Could not agree more. Thanks for the comment.
I’m a medical student from Sri Lanka. We have a completely opposite story here. Obviously as everybody does we here “new generation is bad” here in SL too. But because of our culture we were taught to respect seniors and teachers. These qualities can not be expected and taught only after becoming a medstudent.
At the same time our behaviour matters to the dot because consultants can repeat our appointments as long as they wish. Until they sign we are not allowed to sit for the exams. So we never play with teachers. They are always superior to us we never call them by names or do silly things.
But personally I don’t like this planned acting part (though everybody else like and praise) because I’m a chronic irregular learner. I study around things e.g. etymology and history. Some consultant s and registrars are impressed by those and some never want to know the parallel knowledge of the student and how keen he is.
Your article really hit home the frustration I have encountered at our teaching hospital. I have seen a dramatic decline in the fund of knowledge of students ever since the enforcement of work hours began. I worry about a time when these med students finally become practicing physicians and have to make critical medical decisions that do not neatly fit into a “book” diagnosis. If there is no one available to watch over them, patients are the ones who suffer in the end.
This article and its comments are interesting – many thanks, Dr. Yousaf! This is an issue that has been of interest to me not as a physician but as an educator. The amount of information med students are expected to absorb has become astronomical. The knowledge fund of bench science has increased exponentially and while so much of it has been added, nothing has been removed from med school curricula. Additions and additions of basic science mostly, and so much only within the first 2 years (in the US anyway), squeezing out doctoring course content, leaving it to be considered fluff or important later. But later is sometimes too late – what preparation is there for 3rd yr healthcare delivery in studying neuroscience for Step 1? Ethics, communication, even SOAPS/ PEs and authentic differential dx (opposed to single-best answer) looses out.
Two current, non-traditional medical students and I have had a letter to the editor of Acad Med accepted on this topic. Our letter was written in response to the thought-provoking article by Prober, Charles G., et al. “A Plea to Reassess the Role of United States Medical Licensing Examination Step 1 Scores in Residency Selection.” Acad Med 90 (2015): 00-00.
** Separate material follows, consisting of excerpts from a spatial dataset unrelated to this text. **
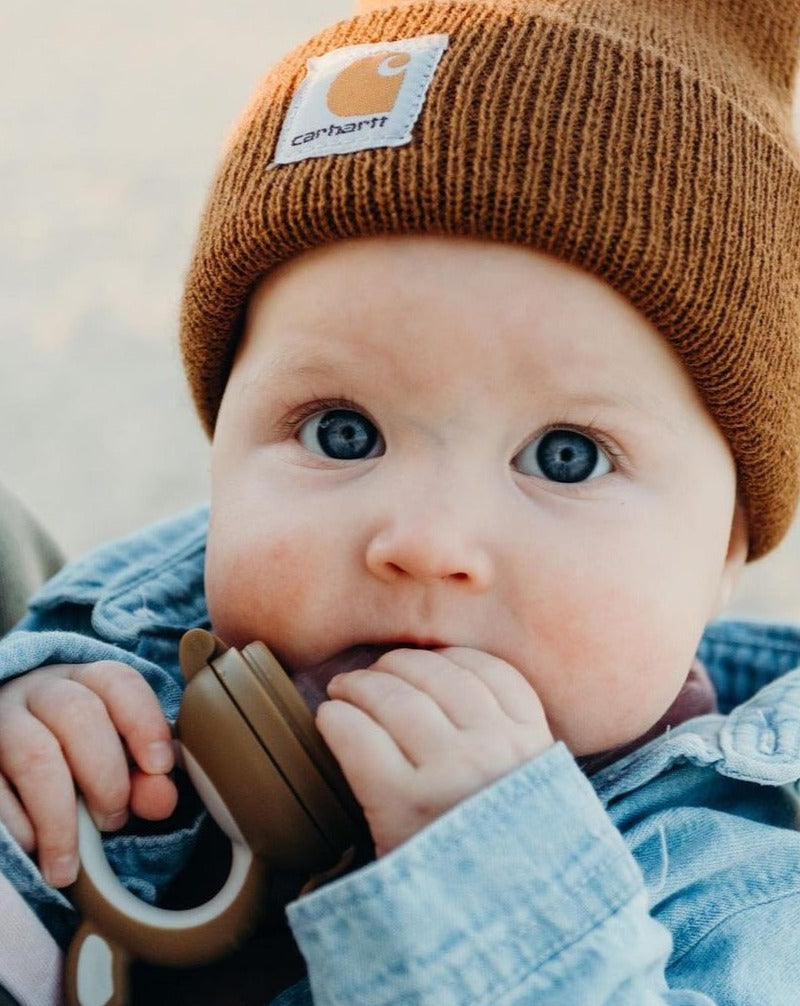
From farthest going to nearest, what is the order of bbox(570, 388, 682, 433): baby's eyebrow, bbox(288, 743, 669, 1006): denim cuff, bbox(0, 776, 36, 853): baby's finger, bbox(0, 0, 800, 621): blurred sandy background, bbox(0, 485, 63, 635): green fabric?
bbox(0, 0, 800, 621): blurred sandy background
bbox(0, 485, 63, 635): green fabric
bbox(570, 388, 682, 433): baby's eyebrow
bbox(0, 776, 36, 853): baby's finger
bbox(288, 743, 669, 1006): denim cuff

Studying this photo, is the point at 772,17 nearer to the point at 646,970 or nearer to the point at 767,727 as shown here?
the point at 767,727

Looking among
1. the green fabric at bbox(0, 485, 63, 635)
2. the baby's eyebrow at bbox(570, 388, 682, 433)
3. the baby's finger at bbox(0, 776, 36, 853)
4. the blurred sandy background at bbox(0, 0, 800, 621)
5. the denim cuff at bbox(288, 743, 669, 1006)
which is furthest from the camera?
the blurred sandy background at bbox(0, 0, 800, 621)

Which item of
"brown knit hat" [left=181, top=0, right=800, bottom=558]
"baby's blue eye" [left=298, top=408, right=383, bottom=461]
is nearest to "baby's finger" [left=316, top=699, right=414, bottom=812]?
"baby's blue eye" [left=298, top=408, right=383, bottom=461]

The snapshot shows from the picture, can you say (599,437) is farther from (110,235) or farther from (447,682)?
(110,235)

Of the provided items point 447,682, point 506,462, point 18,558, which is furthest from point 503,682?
point 18,558

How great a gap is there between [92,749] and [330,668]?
0.60ft

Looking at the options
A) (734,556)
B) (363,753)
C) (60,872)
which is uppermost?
(734,556)

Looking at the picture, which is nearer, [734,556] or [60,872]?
[60,872]

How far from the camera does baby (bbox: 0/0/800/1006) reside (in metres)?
0.82

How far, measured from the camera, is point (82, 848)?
2.68 ft

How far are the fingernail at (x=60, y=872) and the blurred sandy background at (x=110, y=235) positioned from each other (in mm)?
970

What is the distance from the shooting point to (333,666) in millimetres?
916

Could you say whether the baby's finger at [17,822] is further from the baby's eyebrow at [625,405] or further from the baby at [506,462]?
the baby's eyebrow at [625,405]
Additional thoughts and comments regarding the dearth of faculty development are also spot-on. Academic medicine doesn’t pay well – productivity off-sets are not well received and the Feds are looking to kill IME as fast as they can to stop the (more or less) double-dipping (billing patients seen by residents AND getting $$ for residents [aka cheap labor]) done by AMCs.
There appears to be a swelling movement for change on several levels of med ed. I’d love to be on the front lines of a such a sweeping system change.
Early to bed and early to rise, make a man healthy, wealthy and wise.
Our third-year students have the same conflict between ward activities and shelf exam preparation. I would propose that the shelf exams for the entire clinical year at any medical school be split off from the individual rotations and placed in a segregated block of time, perhaps the month of July after the clinical year is completed. Students could be encouraged to schedule step 2 during that same time and could plan to have 2-3 weeks to focus on studying for a battery of clinical standardized tests without taking their attention away from their ward experiences.
The particular timing would of course vary from school to school based on unique aspects of their curricula.